• **WRITTEN TASK**: Each record below should be repeated precisely as written.

::: EXTRACTED DATA :::

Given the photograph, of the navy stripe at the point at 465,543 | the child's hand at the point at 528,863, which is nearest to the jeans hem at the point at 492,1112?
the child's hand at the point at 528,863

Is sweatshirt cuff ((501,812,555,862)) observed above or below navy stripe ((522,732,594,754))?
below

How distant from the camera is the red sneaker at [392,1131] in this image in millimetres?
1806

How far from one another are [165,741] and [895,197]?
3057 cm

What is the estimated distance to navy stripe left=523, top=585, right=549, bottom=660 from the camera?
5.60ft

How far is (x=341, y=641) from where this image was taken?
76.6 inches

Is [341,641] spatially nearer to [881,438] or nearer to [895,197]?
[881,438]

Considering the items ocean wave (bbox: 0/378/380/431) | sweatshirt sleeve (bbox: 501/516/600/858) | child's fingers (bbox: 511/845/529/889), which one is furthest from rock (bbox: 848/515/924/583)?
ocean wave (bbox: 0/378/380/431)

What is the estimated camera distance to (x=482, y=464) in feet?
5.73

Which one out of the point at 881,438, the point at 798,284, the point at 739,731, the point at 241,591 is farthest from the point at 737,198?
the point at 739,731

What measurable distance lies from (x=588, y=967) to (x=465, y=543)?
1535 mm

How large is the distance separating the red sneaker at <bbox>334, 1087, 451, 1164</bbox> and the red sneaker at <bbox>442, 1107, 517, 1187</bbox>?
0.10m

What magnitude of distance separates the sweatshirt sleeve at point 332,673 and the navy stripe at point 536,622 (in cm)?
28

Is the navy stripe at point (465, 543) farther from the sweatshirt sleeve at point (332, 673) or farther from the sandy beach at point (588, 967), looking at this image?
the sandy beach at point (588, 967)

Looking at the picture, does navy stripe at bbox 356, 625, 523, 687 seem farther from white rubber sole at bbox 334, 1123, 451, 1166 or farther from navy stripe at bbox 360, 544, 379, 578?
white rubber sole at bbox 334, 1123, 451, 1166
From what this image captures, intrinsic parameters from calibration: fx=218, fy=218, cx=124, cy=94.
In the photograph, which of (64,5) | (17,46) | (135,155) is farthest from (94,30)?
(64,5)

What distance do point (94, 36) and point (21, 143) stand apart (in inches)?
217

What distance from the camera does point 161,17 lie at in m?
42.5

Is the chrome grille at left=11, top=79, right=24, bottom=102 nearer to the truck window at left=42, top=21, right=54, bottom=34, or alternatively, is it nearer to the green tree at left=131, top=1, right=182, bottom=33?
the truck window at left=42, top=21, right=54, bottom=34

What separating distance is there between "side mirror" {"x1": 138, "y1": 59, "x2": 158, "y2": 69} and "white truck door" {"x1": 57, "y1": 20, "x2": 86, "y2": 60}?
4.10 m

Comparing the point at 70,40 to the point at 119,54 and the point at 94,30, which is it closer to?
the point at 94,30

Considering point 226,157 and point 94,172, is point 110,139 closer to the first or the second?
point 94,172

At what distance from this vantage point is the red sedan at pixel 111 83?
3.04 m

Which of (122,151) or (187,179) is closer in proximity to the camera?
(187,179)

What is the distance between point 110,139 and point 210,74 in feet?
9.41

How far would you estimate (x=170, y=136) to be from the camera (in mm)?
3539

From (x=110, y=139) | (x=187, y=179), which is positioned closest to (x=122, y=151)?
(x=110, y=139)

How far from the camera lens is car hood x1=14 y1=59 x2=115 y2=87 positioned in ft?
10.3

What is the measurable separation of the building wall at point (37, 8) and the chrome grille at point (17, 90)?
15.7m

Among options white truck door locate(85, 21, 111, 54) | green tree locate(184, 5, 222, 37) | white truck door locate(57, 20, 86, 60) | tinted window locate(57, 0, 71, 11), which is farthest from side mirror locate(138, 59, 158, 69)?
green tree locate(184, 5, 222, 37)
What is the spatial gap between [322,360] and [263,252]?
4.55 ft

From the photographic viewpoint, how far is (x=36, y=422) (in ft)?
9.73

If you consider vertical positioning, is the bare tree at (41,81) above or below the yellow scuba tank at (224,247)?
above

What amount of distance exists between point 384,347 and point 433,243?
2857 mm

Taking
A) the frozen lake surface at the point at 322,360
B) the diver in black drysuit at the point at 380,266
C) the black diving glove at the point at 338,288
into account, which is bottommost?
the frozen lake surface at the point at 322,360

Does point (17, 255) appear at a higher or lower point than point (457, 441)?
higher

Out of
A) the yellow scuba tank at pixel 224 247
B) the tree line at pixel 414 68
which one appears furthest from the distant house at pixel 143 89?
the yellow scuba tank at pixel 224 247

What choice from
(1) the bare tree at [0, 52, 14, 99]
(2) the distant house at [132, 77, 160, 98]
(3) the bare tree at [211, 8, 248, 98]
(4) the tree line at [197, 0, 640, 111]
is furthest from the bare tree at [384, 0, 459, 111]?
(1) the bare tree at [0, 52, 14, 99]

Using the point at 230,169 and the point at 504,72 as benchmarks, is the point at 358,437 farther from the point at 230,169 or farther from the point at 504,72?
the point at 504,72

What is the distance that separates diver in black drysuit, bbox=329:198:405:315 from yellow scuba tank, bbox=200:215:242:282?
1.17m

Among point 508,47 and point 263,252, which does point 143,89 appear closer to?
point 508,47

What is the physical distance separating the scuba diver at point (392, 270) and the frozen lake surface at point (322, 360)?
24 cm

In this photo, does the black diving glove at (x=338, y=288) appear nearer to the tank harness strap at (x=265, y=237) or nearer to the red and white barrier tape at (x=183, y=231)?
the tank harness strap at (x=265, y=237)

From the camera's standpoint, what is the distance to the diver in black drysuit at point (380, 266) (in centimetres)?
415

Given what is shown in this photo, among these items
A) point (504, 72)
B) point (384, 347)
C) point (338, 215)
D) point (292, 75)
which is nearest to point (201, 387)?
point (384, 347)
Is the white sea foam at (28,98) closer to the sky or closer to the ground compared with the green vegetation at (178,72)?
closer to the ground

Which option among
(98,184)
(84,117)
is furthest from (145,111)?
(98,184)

:::

• **FINAL RESULT**:
Given the photograph, of the navy stripe at the point at 465,543 | the child's hand at the point at 528,863, which is nearest to the jeans hem at the point at 492,1112?
the child's hand at the point at 528,863

Is sweatshirt cuff ((501,812,555,862)) observed above or below navy stripe ((522,732,594,754))?
below

How distant from the camera is the red sneaker at [392,1131] in this image in millimetres?
1806

How far from one another are [165,741] and [895,197]?
3057 cm

What is the estimated distance to navy stripe left=523, top=585, right=549, bottom=660 from the camera?
5.60ft

How far is (x=341, y=641) from where this image was taken?
76.6 inches

Is [341,641] spatially nearer to [881,438] or nearer to [895,197]?
[881,438]

Considering the items ocean wave (bbox: 0/378/380/431) | sweatshirt sleeve (bbox: 501/516/600/858) | child's fingers (bbox: 511/845/529/889), which one is furthest from rock (bbox: 848/515/924/583)?
ocean wave (bbox: 0/378/380/431)

What is the estimated camera distance to (x=482, y=464) in feet?
5.73

Which one out of the point at 881,438, the point at 798,284, the point at 739,731, the point at 241,591 is farthest from the point at 737,198?
the point at 739,731

What measurable distance lies from (x=588, y=967) to (x=465, y=543)?
1535 mm

How large is the distance separating the red sneaker at <bbox>334, 1087, 451, 1164</bbox> and the red sneaker at <bbox>442, 1107, 517, 1187</bbox>?
0.10m

What magnitude of distance separates the sweatshirt sleeve at point 332,673 and the navy stripe at point 536,622 (in cm)?
28

Is the navy stripe at point (465, 543) farther from the sweatshirt sleeve at point (332, 673) or farther from the sandy beach at point (588, 967), looking at this image?
the sandy beach at point (588, 967)

Looking at the picture, does navy stripe at bbox 356, 625, 523, 687 seem farther from white rubber sole at bbox 334, 1123, 451, 1166 or farther from navy stripe at bbox 360, 544, 379, 578?
white rubber sole at bbox 334, 1123, 451, 1166
From what this image captures, intrinsic parameters from calibration: fx=218, fy=218, cx=124, cy=94.
In the photograph, which of (64,5) | (17,46) | (135,155) is farthest from (94,30)?
(64,5)

What distance do point (94, 36) and point (21, 143) stand apart (in inches)?
217

What distance from the camera does point 161,17 lie at in m?
42.5

Is the chrome grille at left=11, top=79, right=24, bottom=102 nearer to the truck window at left=42, top=21, right=54, bottom=34, or alternatively, is it nearer to the green tree at left=131, top=1, right=182, bottom=33?
the truck window at left=42, top=21, right=54, bottom=34

What separating distance is there between "side mirror" {"x1": 138, "y1": 59, "x2": 158, "y2": 69} and "white truck door" {"x1": 57, "y1": 20, "x2": 86, "y2": 60}?
4.10 m

Comparing the point at 70,40 to the point at 119,54 and the point at 94,30, which is it closer to?
the point at 94,30

Considering point 226,157 and point 94,172, is point 110,139 closer to the first or the second?
point 94,172

At what distance from this vantage point is the red sedan at pixel 111 83?
3.04 m

Which of (122,151) or (187,179) is closer in proximity to the camera?
(187,179)

What is the distance between point 110,139 and point 210,74 in feet?
9.41

How far would you estimate (x=170, y=136) to be from the camera (in mm)?
3539

From (x=110, y=139) | (x=187, y=179), which is positioned closest to (x=122, y=151)?
(x=110, y=139)

How far from the camera lens is car hood x1=14 y1=59 x2=115 y2=87 positioned in ft?
10.3

What is the measurable separation of the building wall at point (37, 8) and the chrome grille at point (17, 90)?
15.7m

Among options white truck door locate(85, 21, 111, 54) | green tree locate(184, 5, 222, 37) | white truck door locate(57, 20, 86, 60) | tinted window locate(57, 0, 71, 11), which is farthest from side mirror locate(138, 59, 158, 69)?
green tree locate(184, 5, 222, 37)
What is the spatial gap between [322,360] and [263,252]?
4.55 ft

From the photographic viewpoint, how far is (x=36, y=422) (in ft)?
9.73

If you consider vertical positioning, is the bare tree at (41,81) above or below the yellow scuba tank at (224,247)?
above

What amount of distance exists between point 384,347 and point 433,243?
2857 mm

Taking
A) the frozen lake surface at the point at 322,360
B) the diver in black drysuit at the point at 380,266
C) the black diving glove at the point at 338,288
into account, which is bottommost?
the frozen lake surface at the point at 322,360

Does point (17, 255) appear at a higher or lower point than point (457, 441)?
higher

Out of
A) the yellow scuba tank at pixel 224 247
B) the tree line at pixel 414 68
which one appears furthest from the distant house at pixel 143 89?
the yellow scuba tank at pixel 224 247

What choice from
(1) the bare tree at [0, 52, 14, 99]
(2) the distant house at [132, 77, 160, 98]
(3) the bare tree at [211, 8, 248, 98]
(4) the tree line at [197, 0, 640, 111]
is furthest from the bare tree at [384, 0, 459, 111]?
(1) the bare tree at [0, 52, 14, 99]

Using the point at 230,169 and the point at 504,72 as benchmarks, is the point at 358,437 farther from the point at 230,169 or farther from the point at 504,72?
the point at 504,72

What is the distance that separates diver in black drysuit, bbox=329:198:405:315 from yellow scuba tank, bbox=200:215:242:282?
1.17m

Among point 508,47 and point 263,252, which does point 143,89 appear closer to?
point 508,47

What is the physical distance separating the scuba diver at point (392, 270) and the frozen lake surface at point (322, 360)?
24 cm

In this photo, does the black diving glove at (x=338, y=288) appear nearer to the tank harness strap at (x=265, y=237) or nearer to the red and white barrier tape at (x=183, y=231)?
the tank harness strap at (x=265, y=237)

From the camera's standpoint, what is the distance to the diver in black drysuit at point (380, 266) (in centimetres)?
415

Given what is shown in this photo, among these items
A) point (504, 72)
B) point (384, 347)
C) point (338, 215)
D) point (292, 75)
which is nearest to point (201, 387)?
point (384, 347)
Is the white sea foam at (28,98) closer to the sky or closer to the ground compared with the green vegetation at (178,72)?
closer to the ground

Which option among
(98,184)
(84,117)
is furthest from (145,111)?
(98,184)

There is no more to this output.